Abnormal slices are much more difficult to
label because (a) tissue shapes, such
as white matter and CSF, have been deformed to various
extents by the intrusion of tumor masses; (b) abnormal
tissues like tumor, edema and necrosis are very close in
intensity features to their neighbors, CSF and gray
matter.
A. Labeling Gray Matter:
For most abnormal slices, the labeled tissues include
skull tissues and white matter.
The remaining classes belong to gray matter, CSF, and
abnormal tissues. Since the original slice has been
over-segmented, several classes may correspond to one
tissue. Figure 3(a) shows an image formed by
merging the unlabeled classes of a slice, which are
regions of interest (ROI). We have already identified
and labeled the clusters corresponding to air, skull
tissues, and white matter, so we know that the lowest
class of the remaining unknown classes in the T2 spectrum
belongs to gray matter, as shown in
Figure 3(b).

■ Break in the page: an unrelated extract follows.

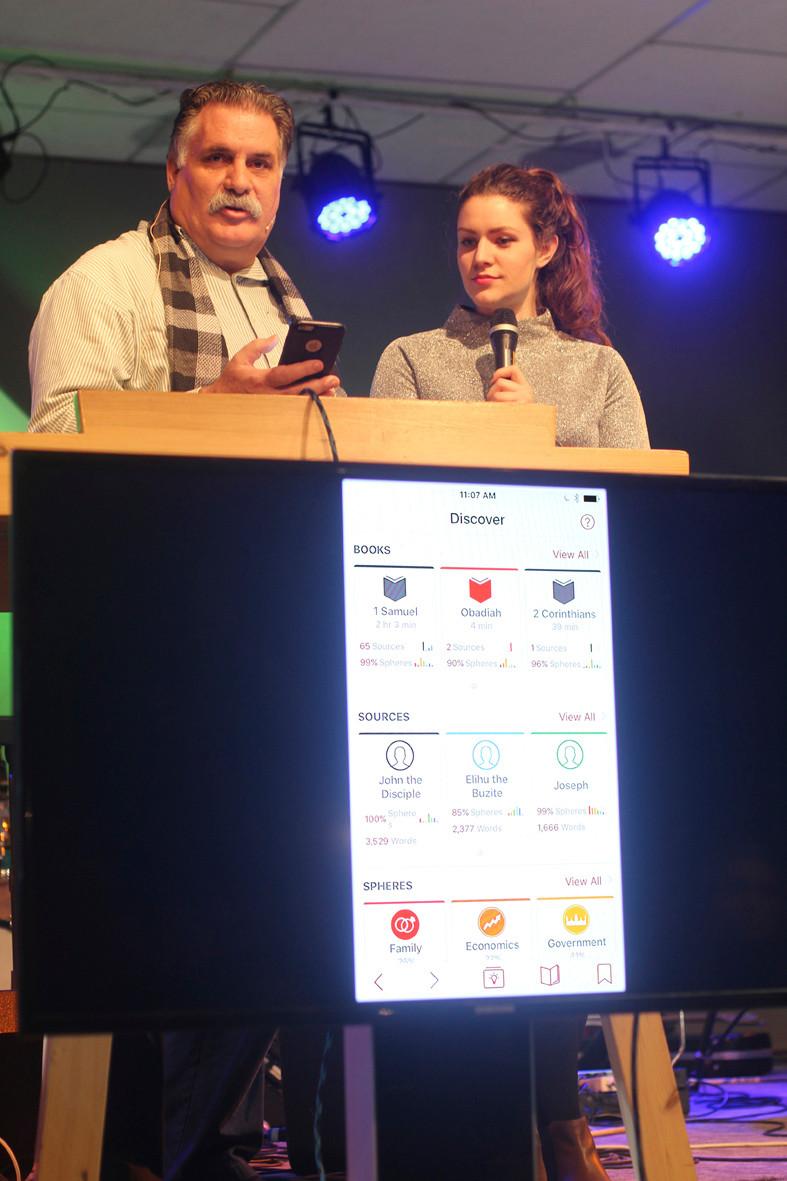 Under medarbeidersamlingen på Grimerud i januar, delte David Hamilton, tolket til norsk av Anna Egeberg, på flere møter. Han viste blant annet frem SphereView-appen. Det er et nytt, innovativt og digitalt bibelverktøy, utviklet av UIO internasjonalt.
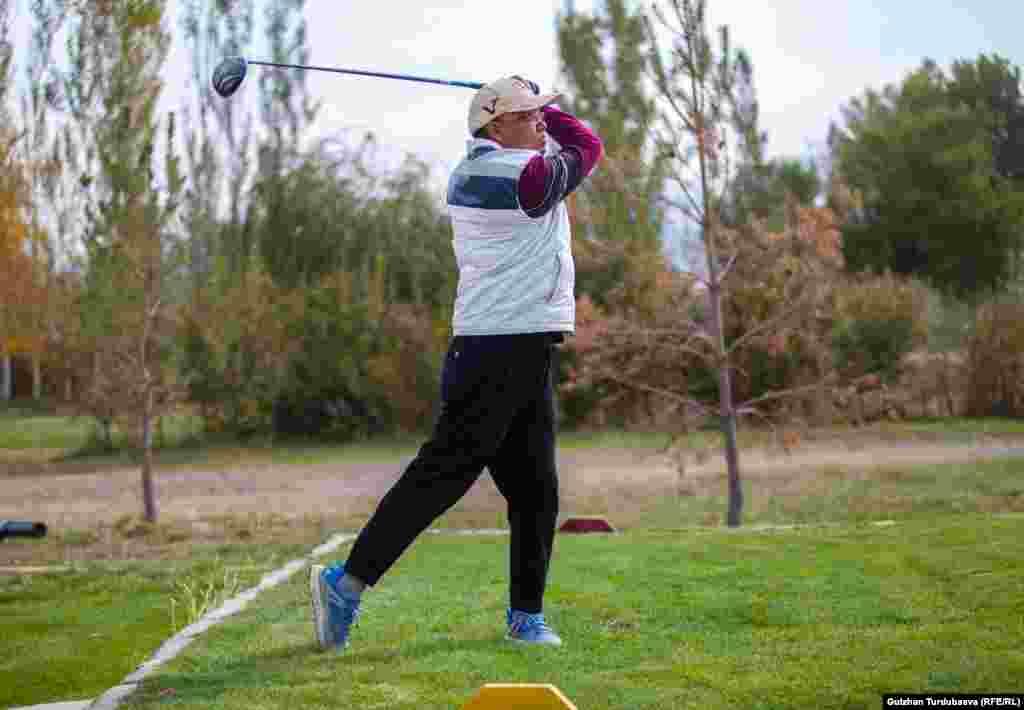 Кореец Ким Чен Хо - бизнесмен из Узбекистана. В свободное время занимается гольфом. Он победитель нескольких международных турниров. По его словам, поля для гольфа в Кыргызстане не отвечают международным требованиям.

Since other tissues might
also be clustered into this class, which occupies
the space around CSF, only pixels with strong certainty
belonging to gray matter will be chosen from the cluster
to be gray matter. A brain region is formed by merging
white matter tissue and the ROI classes.
The pixels of strong certainty are selected by
subtracting the smaller brain region from the gray matter
class (Figure 3(c).)
These pixels are used to initialize the FCM algorithm,
which clusters three feature images
masked by the ROI classes into two classes: gray matter
and CSF plus abnormal tissues. Figure 3(d)
shows the clustered results. Figures 4(a)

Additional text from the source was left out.